Stored data:
◆ ◆ ◆ ◆ ◆
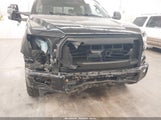 Ford F-150 Xl 1FTFW1EG6HFC06288 снимка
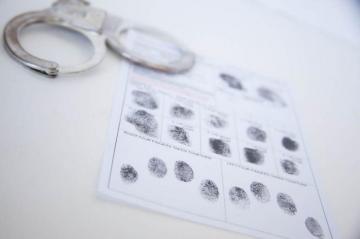 Amc Background Checks Fair Or Not Appraisers S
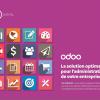 Intégrateur Odoo Expert A Votre Service 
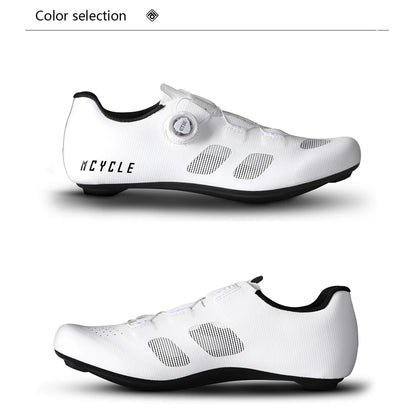 Mcycle Road Cycling Shoes MP053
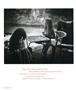 Page: - 10 | Aperture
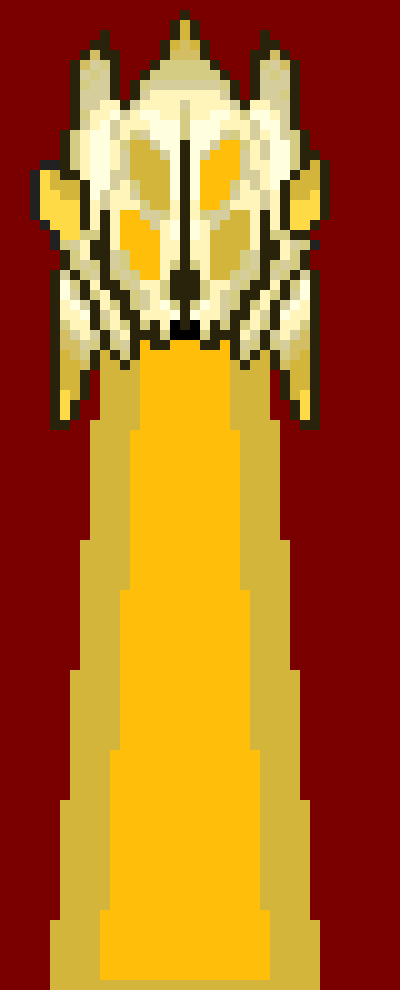 [0b51d0] Funne Geeter Bleeter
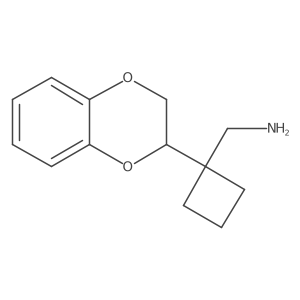 2228435-25-2 structure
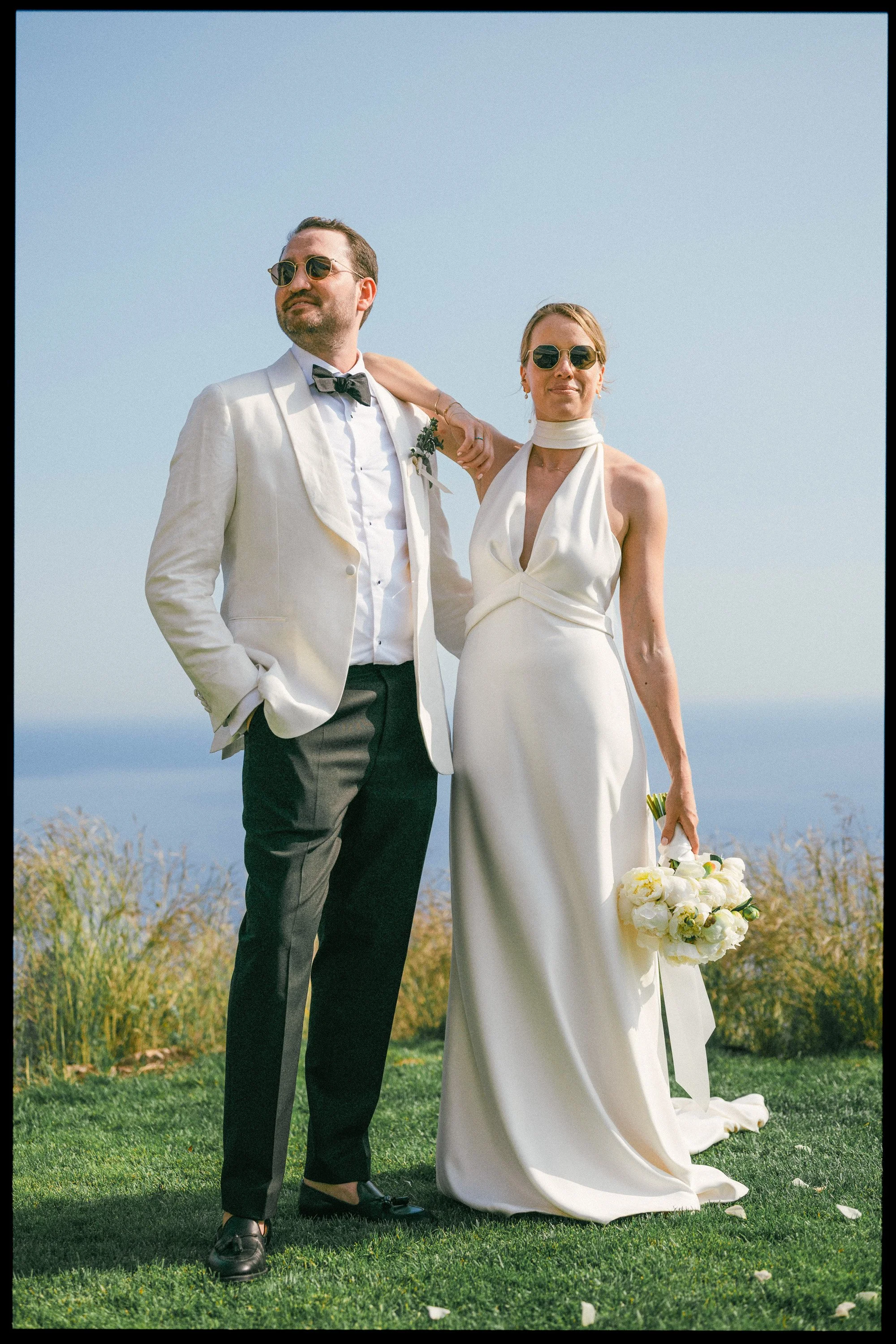 Sicily wedding photographer-1.jpg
◆ ◆ ◆ ◆ ◆
_Task to complete_. Quote each of the records above word for word, and leave the pictures out of your answer.

_Answer space_.
 Ford F-150 Xl 1FTFW1EG6HFC06288 снимка
 Amc Background Checks Fair Or Not Appraisers S
 Intégrateur Odoo Expert A Votre Service 
 Mcycle Road Cycling Shoes MP053
 Page: - 10 | Aperture
 [0b51d0] Funne Geeter Bleeter
 2228435-25-2 structure
 Sicily wedding photographer-1.jpg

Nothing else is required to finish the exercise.